Progress toward a healthier, more intimate sexual relationship with my wife of more than 31 years is one of the gifts I’ve experienced through SA. Even the fact that I’m still married is a miracle. It seems that God always took our wedding vows seriously, even though many times over the years I did not. Before recovery, I harmed our relationship by betrayal and unfaithfulness, fear of inadequacy and abandonment, frustration and resentment, and finally loneliness and despair.
Now my wife and I are friends again. We are finally experiencing the togetherness we wanted when we first got married. SA has given me the tools I need to recover intimacy and to experience true union with my wife: “I can’t have true union with my wife while lust is active because she as a person really doesn’t matter . . . And I can’t have true union with myself while I’m splitting myself having sex with myself… But . . . by surrendering lust and its acting out each time I’m tempted by it, and then experiencing God’s life-giving deliverance from its power . . . wholeness is being restored—true union within myself first, then with others and the Source of my life” (SA 42-43).
When I hit bottom in October 2009, my wife was spiritually prepared for what was to come. When I announced that I was leaving her for another person, she looked me in the eye and said, “You’re sick and God can fix this.” Not exactly the response I expected! She had been on a spiritual and healing journey toward God for several years, so when this crisis hit she responded with a whole new set of principles.
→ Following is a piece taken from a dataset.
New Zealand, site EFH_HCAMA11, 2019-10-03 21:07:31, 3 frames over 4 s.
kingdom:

After one final relapse, I was beaten. I attended a meeting the next day feeling crushed. A member offered to sponsor me at that meeting. I attended more than 90 meetings in 90 days, and I worked a thorough Step One. My wife also got active in Twelve Step recovery. We both understand the principle that our individual recoveries must be our priority. Without individual sobriety and recovery, our marriage will not get better.
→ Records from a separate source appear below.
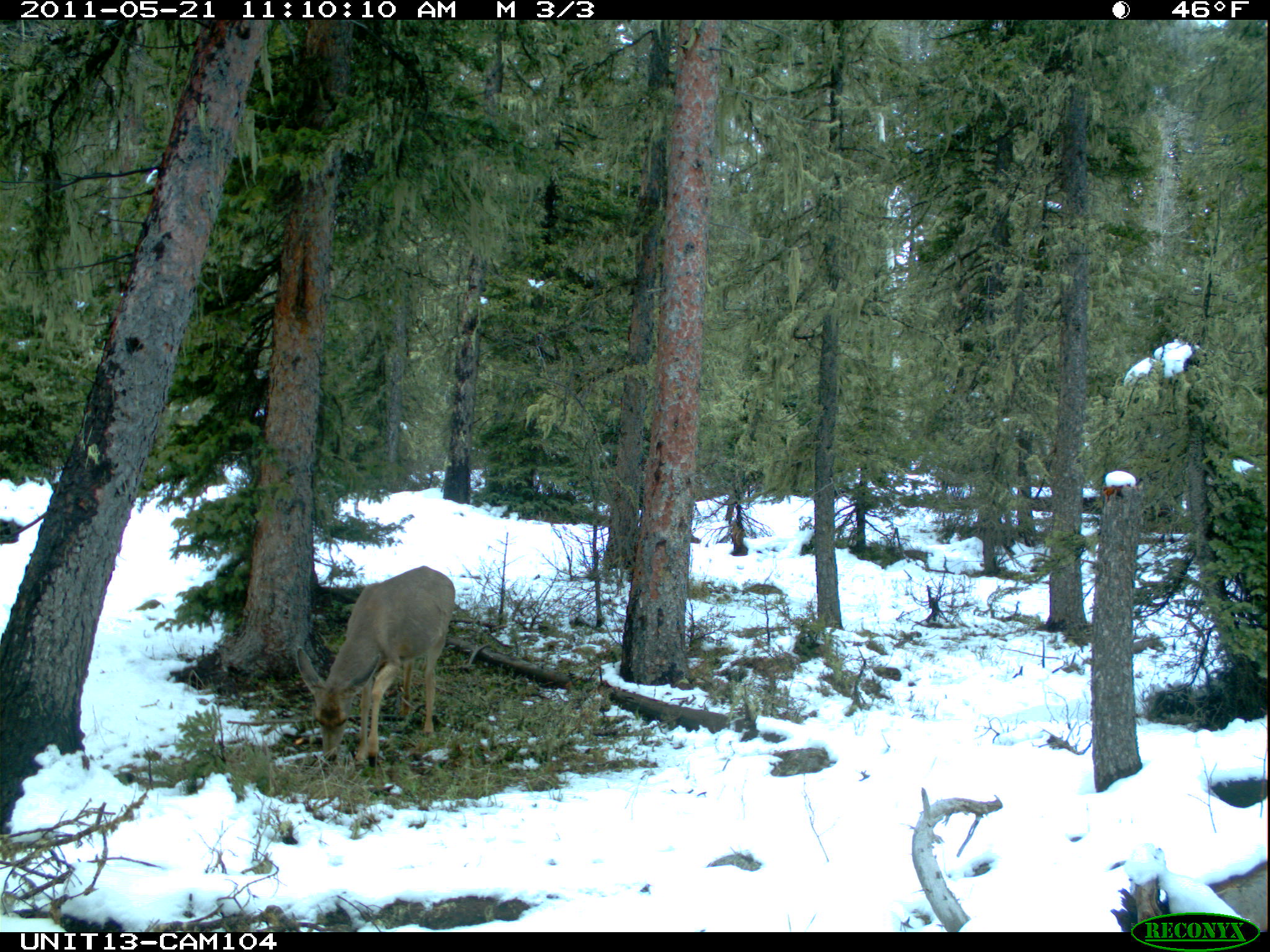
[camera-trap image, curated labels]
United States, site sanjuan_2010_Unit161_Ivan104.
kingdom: Animalia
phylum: Chordata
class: Mammalia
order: Artiodactyla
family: Cervidae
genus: Odocoileus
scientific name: Odocoileus hemionus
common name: mule deer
Odocoileus hemionus (mule deer).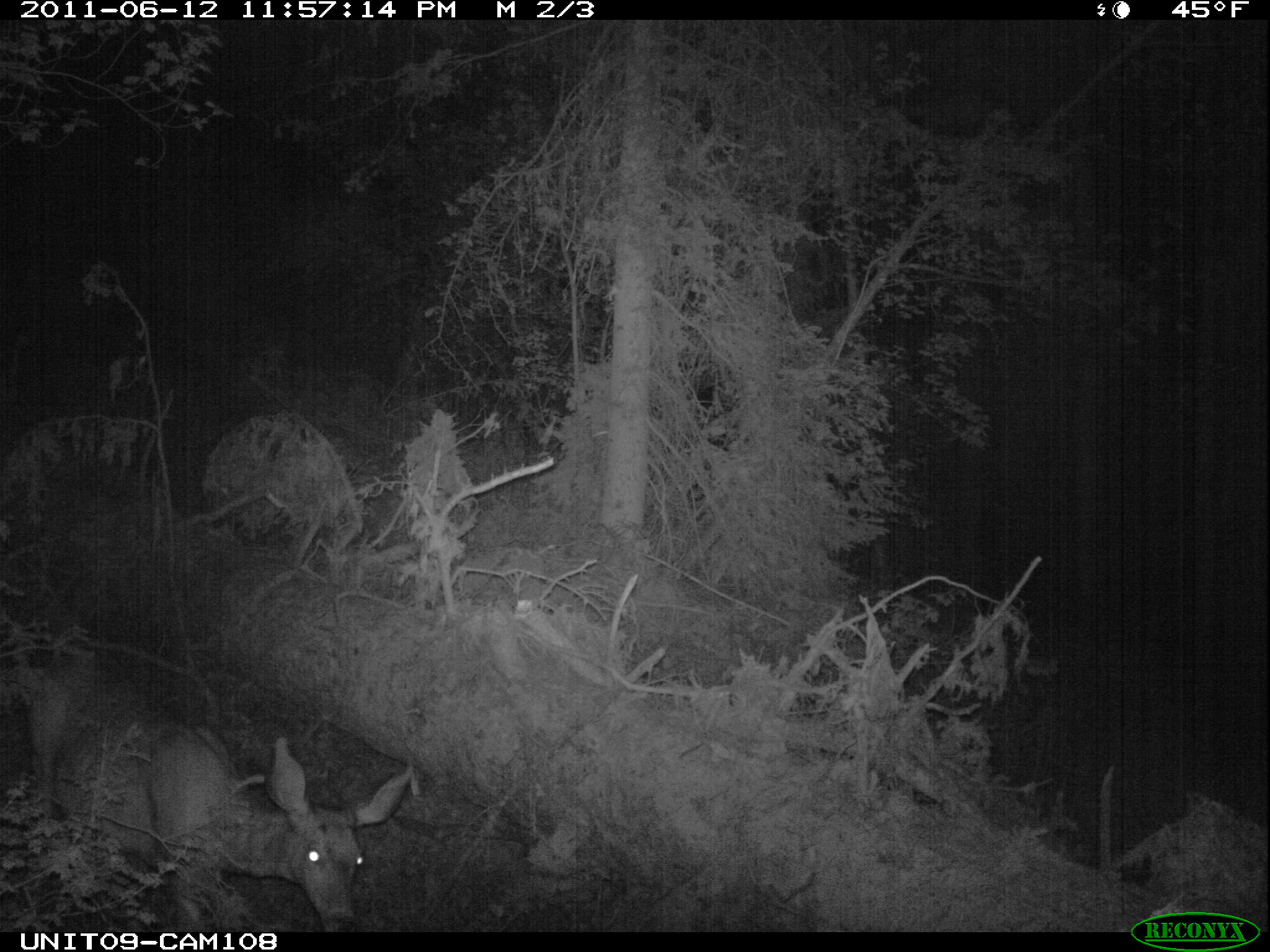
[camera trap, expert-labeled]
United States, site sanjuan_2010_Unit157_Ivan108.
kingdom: Animalia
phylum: Chordata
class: Mammalia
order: Artiodactyla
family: Cervidae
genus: Odocoileus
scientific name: Odocoileus hemionus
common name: mule deer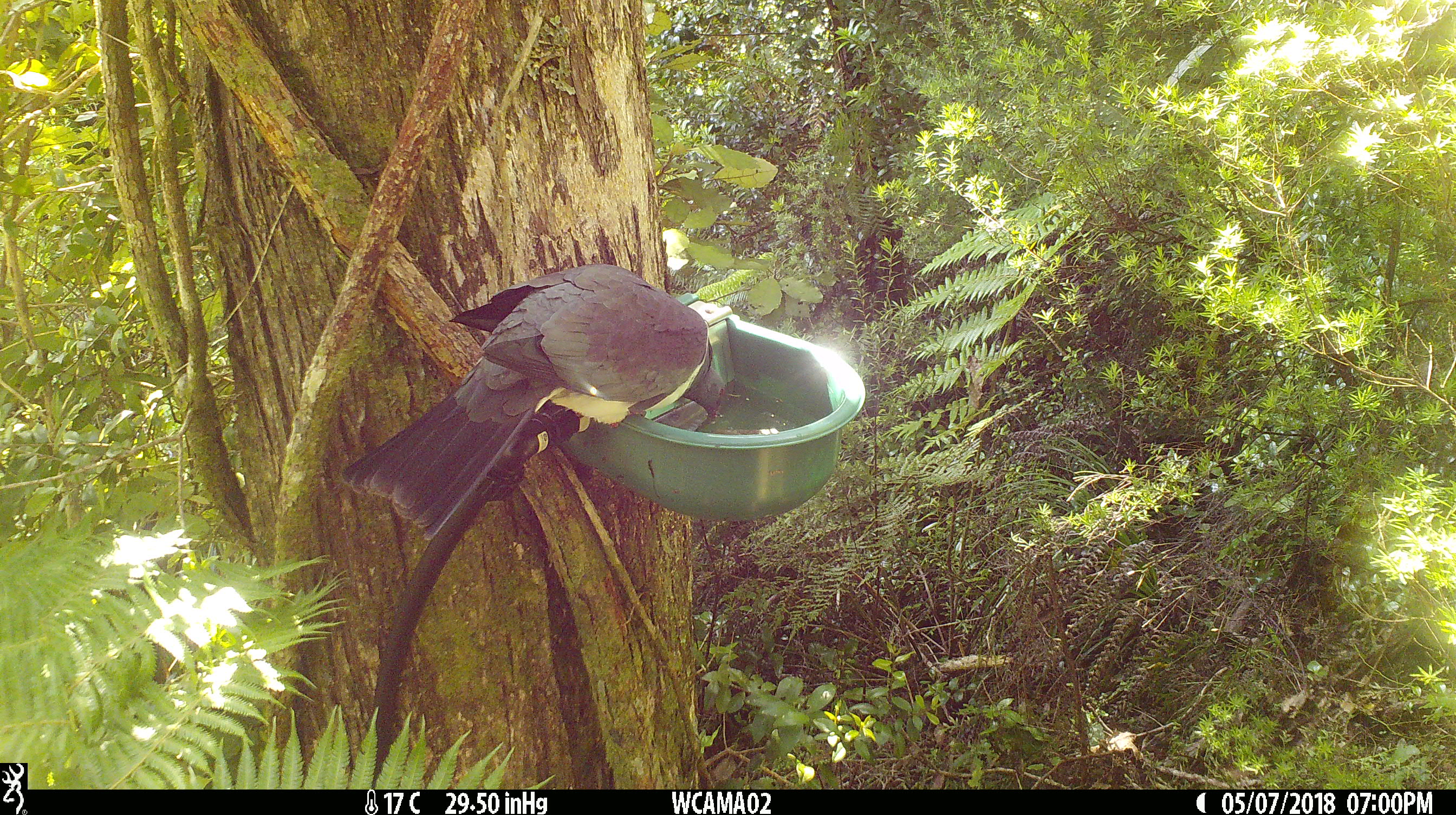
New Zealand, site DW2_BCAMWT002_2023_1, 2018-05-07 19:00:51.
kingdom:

One helpful concept comes from “The Solution” (SA 204): “We discovered that we could stop, that not feeding the hunger didn’t kill us, that sex was indeed optional.” When I was new, this reading encouraged me that I could stop acting out. As I’ve progressed in my recovery, I’ve found that there is more than one possible course of action for the married sexaholic: sex is optional—not mandatory, not required—but possible. I’ve found the words of the White Book to be true: “Our whole concept of sex begins to change. Sex finds a simple and natural place it could never have before and becomes merely one of the things that flows from true union in committed marriage” (193).
I began to hear other married members talk about sexuality and I began to have hope that my own sexual relationship in marriage could be restored to sanity.
Today I read all I can about marriage and relationships. Recovery Continues has been a vital piece of literature on my journey toward healthier sex in marriage. Articles in this book have provided me with new ideas about topics such as abstinence, romance, and sex in marriage. Helpful articles have included “Abstinence in Marriage” (14-15), “What About Romance and Passion in Marriage After Sobriety?” (28-34), “Why Relationships Did Not Work for Me as a Sexaholic” (45-48), and “Lust, Sex, and the Marriage Misconnection” (59-63).
Most important, from this book I learned the importance of commitment: “Only when I committed myself to this one person, with no recourse to others, even if it meant being alone, did I begin to see what true union and love were all about and know the freedom for which I had always yearned” (RC 48).
Step work has also been a continuing source of new ideas and attitudes that have led to healthier relations with my wife. In my Fourth Step, I took inventory of the sexual harms I had done my wife. I saw how selfish I had been. Next, I wrote out a sane and sound ideal for my future sex life (AA 69). I strive to make this new ideal the standard on which my actions and attitude are based.
In the Fifth Step, I cleared out the resentment and shame I was harboring about my relations with my wife. In making direct amends to my wife, I told her I was willing to make things right, and that I would listen to what she had to say about our situation. She didn’t respond right away. She asked for time to “think about it,” which meant I had to remain willing and continue to listen. What a gift!
Over time she told me what she needed and what I could do to make things right. She reminded me of how things were when we were dating. We had looked forward to being together and making plans to spend special moments together. I do that now. I send her emails and leave her notes, and we plan date nights.
My wife encouraged me to believe that I am the man she wants me to be. That means I make amends to her by letting go of my fear of sexual inadequacy and by surrendering my fantasies about how I should perform. What a relief! I believe that God made us and He put us together for a reason. Today I believe that our marriage is not a mistake; it’s a gift!
A final tool that helps me in my relationship with my wife is prayer. The Step Eleven reading suggests that, “If circumstances warrant, we ask our wives or friends to join us in morning mediation” (AA 87). My wife and I have used this principle in our marriage. We don’t always pray together but when circumstances warrant we do. Sometimes we pray together before we have sex. Sometimes we pray afterwards. Sometimes it is truly a spiritual experience. Sometimes it is just the two of us doing what two married people do. Either way, if lust is not present, I consider it progress, not perfection.
As a married person in recovery, I am discovering God’s plan for me, which includes sex without lust in the True Union of marriage. This is how I’m being restored to sanity today.